Pastoral Preparation

This is a faithful saying: If a man desires the position of a bishop, he desires a good work.
- 1 Timothy 3:1 (NKJV)

Some versions of the biblical text use the terms: bishop, overseer, elder, or leader.  The pastoral epistles address two similar offices of the Christian church: elder and deacon.  Both have similar requirements and responsibilities.
Let's be honest.  There is no quick fix or single handbook to answer it all.  You will not find any bullet-pointed list or single-paged tip sheet that gives you every conceivable issue that falls at the feet or in the lap of the pastor.  You had better be up on things in order to withstand what comes at you as a pastor, preacher, spiritual leader, deacon, or lay leader.  You need to stay prayed up, studied up, and girded up.  You need to stay up on certain things to make it through the day.
Preparation is vital.  There is no substitute for preparation.  Ask John C. Maxwell.  He shares about his first pastoral experience and the blunders that he made due to his own naivety and inexperience.  In layman's terms, he just wasn't prepared for everything that came his way.  He made mistakes just like many young pastors, but he learned from each experience as he shares in many of his books like The 21 Irrefutable Laws of Leadership.

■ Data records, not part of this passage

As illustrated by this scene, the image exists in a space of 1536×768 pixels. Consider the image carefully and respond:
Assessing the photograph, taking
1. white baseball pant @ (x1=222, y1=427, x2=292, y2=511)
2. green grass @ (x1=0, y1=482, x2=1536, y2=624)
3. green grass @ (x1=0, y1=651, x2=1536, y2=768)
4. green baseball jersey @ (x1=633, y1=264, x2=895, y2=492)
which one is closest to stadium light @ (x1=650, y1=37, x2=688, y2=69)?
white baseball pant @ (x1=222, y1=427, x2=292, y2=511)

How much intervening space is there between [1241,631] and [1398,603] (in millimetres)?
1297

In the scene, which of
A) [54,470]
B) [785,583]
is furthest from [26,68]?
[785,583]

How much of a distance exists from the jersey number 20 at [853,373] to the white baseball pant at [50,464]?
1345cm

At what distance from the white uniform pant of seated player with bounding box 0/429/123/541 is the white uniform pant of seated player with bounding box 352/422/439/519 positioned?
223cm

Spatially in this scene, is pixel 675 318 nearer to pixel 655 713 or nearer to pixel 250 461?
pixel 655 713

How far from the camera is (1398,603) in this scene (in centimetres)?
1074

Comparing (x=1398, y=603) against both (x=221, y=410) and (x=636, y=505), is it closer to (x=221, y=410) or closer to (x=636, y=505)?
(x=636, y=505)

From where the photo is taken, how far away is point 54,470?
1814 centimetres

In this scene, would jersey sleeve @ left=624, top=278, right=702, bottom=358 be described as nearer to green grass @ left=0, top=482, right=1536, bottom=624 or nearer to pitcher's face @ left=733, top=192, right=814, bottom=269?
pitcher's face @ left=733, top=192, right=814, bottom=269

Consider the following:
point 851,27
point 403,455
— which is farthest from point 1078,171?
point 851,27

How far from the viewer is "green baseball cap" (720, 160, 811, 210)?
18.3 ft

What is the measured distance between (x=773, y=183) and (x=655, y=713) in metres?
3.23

C.H. Spurgeon offers a sensational pastoral preparation in his timeless classic The Soulwinner.  Rick Warren's The Purpose Driven Church also stands out as a modern masterpiece for establishing and leading a Christian church.  Like I said, there is no single source that will supply the would-be pastoral leader with the exception of the Word of God.
To prepare to pastor, here are just a few key pointers once you have prayed and stayed in constant prayer about your calling to serve in such a Christian capacity:
  • Study: Read the pastoral epistles of 1 & 2 Timothy and Titus.  These offer essentials for preparation from the perspective of Paul who mentored both Timothy and Titus.
  • Serve: Serve in a variety of capacities that fit with your spiritual gifts.  Teach the Bible, lead an outreach ministry, work on a community service project, or minister to the homeless or senior citizens.  Find your ministry and fulfill your ministry.
  • Seminary (or Theological School): Get into a steady stream of seminary classes.  Gain the knowledge and techniques, but also glean from those who are already in the trenches.  Listen to what they share.  Match that up with what you have studied and what you have seen as you serve.